ART is an ancestral reconstruction tool . . .

NAVIGATE: overview | getting started | installation | contents | command-line syntax | projects | ART output

Command-line Syntax

To run ART, go to the $ART directory ($ART directory?) and use the following syntax:

art (command) (arguments)

Where valid commands are:

	calculate
findanc
showtrees
clean
help

ART accepts one command at a time. However, each command can be followed by any number of arguments. The arguments can be listed in any order. Read further for a description of each command and argument.


calculate

'calculate' initiates codeml. After codeml finishes, the ART database will be filled with data. (ART database?)

Optional arguments:

-p (project name)

The -p argument specifies the current working project. If this argument is not used, then by default ART picks the most recently used project.

-d (database name)

The -d argument specifies the current working database. If this argument is not used, then by default ART picks the database it used last time. In most cases, this argument does not need to be invoked.

-treefile (input tree filepath)

The -treefile argument specifies the path to a file containing phylogenetic trees. If this argument is not used, ART will look for a file named '$ART/(project name)/input_trees.txt', where (project name) is the name of current working project. Please consult CodeML documentation for more information about the tree file.

-seqfile (input sequence file)

The -seqfile argument specifies the path to a file containing descendant sequences. If this argument is not used, ART will look for a file named '$ART/(project name)/input_sequences.txt', where (project name) is the name of current working project. Please consult CodeML documentation for more information about the sequence file.
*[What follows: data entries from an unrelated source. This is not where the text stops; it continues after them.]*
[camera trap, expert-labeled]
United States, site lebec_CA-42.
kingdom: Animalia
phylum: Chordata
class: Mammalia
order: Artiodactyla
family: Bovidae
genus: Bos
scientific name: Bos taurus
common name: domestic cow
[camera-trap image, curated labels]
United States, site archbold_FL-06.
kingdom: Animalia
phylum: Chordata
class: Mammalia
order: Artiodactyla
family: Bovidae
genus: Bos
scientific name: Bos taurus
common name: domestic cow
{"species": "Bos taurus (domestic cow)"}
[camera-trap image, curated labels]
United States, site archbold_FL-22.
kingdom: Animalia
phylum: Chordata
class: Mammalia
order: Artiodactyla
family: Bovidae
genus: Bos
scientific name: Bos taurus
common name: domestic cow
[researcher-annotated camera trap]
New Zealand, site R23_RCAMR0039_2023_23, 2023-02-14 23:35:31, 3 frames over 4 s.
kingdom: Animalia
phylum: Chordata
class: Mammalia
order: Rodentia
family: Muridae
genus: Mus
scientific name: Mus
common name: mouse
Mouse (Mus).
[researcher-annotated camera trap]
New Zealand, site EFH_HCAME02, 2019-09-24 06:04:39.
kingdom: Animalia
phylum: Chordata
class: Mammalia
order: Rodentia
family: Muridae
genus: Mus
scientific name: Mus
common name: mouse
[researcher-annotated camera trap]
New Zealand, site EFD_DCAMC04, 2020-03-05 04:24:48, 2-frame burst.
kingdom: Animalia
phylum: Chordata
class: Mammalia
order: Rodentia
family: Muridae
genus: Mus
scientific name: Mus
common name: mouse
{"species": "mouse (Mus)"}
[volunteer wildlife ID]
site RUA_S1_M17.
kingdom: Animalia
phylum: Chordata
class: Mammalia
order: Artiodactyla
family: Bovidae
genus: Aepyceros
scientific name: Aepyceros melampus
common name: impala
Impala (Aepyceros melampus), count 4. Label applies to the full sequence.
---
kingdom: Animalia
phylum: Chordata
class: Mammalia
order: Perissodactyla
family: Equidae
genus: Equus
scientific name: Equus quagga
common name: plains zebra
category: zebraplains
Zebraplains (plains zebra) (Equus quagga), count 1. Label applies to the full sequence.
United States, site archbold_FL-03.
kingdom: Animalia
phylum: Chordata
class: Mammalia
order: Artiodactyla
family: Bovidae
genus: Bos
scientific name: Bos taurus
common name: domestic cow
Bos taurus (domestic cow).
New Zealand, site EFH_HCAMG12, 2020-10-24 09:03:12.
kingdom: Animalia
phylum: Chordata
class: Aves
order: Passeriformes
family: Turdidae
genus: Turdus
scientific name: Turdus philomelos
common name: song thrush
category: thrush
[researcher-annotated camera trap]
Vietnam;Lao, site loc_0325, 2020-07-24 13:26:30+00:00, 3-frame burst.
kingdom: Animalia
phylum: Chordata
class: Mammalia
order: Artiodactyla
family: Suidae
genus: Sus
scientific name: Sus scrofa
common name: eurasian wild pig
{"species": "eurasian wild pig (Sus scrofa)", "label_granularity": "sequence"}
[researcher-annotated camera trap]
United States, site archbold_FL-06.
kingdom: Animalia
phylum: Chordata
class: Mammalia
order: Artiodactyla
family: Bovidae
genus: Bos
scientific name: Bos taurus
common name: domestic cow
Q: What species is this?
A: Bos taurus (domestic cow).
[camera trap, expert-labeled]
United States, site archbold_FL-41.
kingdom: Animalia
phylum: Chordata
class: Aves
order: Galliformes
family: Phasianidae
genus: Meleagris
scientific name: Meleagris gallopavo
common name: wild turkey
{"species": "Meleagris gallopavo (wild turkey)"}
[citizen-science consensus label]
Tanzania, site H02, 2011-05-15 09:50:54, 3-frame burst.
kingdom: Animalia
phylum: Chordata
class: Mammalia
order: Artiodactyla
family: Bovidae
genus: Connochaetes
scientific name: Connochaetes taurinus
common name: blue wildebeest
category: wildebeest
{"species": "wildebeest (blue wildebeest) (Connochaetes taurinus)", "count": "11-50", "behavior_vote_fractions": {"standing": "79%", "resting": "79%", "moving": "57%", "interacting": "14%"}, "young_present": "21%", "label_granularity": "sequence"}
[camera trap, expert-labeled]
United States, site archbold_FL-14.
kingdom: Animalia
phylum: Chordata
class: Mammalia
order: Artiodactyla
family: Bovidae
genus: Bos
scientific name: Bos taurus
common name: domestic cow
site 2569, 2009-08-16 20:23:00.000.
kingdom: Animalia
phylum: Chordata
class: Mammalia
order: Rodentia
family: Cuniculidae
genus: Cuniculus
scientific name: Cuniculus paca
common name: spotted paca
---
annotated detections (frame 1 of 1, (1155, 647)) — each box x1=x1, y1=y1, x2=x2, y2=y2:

-modelfile (input model file)

The -modelfile argument specifies the path to a file which contains the name of an evolutionary model. If this argument is not used, ART will look for a file named '$ART/(project name)/input_model.txt', where (project name) is the name of current working project. The file should be formatted with a single line, for example:

wag.dat

The evolutionary model should be located in the following directory:

/common/share/paml/dat/

For our example, this means that /common/share/paml/dat/wag.dat should exist. In future versions of ART, this restriction will be fixed.

Examples:

Example 1:

art calculate -p worms -treefile ./myfiles/worms-trees.txt -seqfile ./myfiles/worm-sequences.txt
           -modelfile ./myfiles/my-favorite-modelname.txt

Description: creates a project called 'worms'. Runs codeml, using specified tree file, sequence file, and model file. By default, the generated data will be stored in the current working database.

Example 2:

art calculate -p reptiles -d ancrecon

Description: creates a project called 'reptiles'. Runs codeml, using the default input files located at '$ART/reptiles/input_trees.txt', '$ART/reptiles/input_sequences.txt', and '$ART/reptiles/input_model.txt'. The generated data will be stored in the ancrecon database.


findanc

'findanc' finds the ancestor(s) for the user-specified descendant list.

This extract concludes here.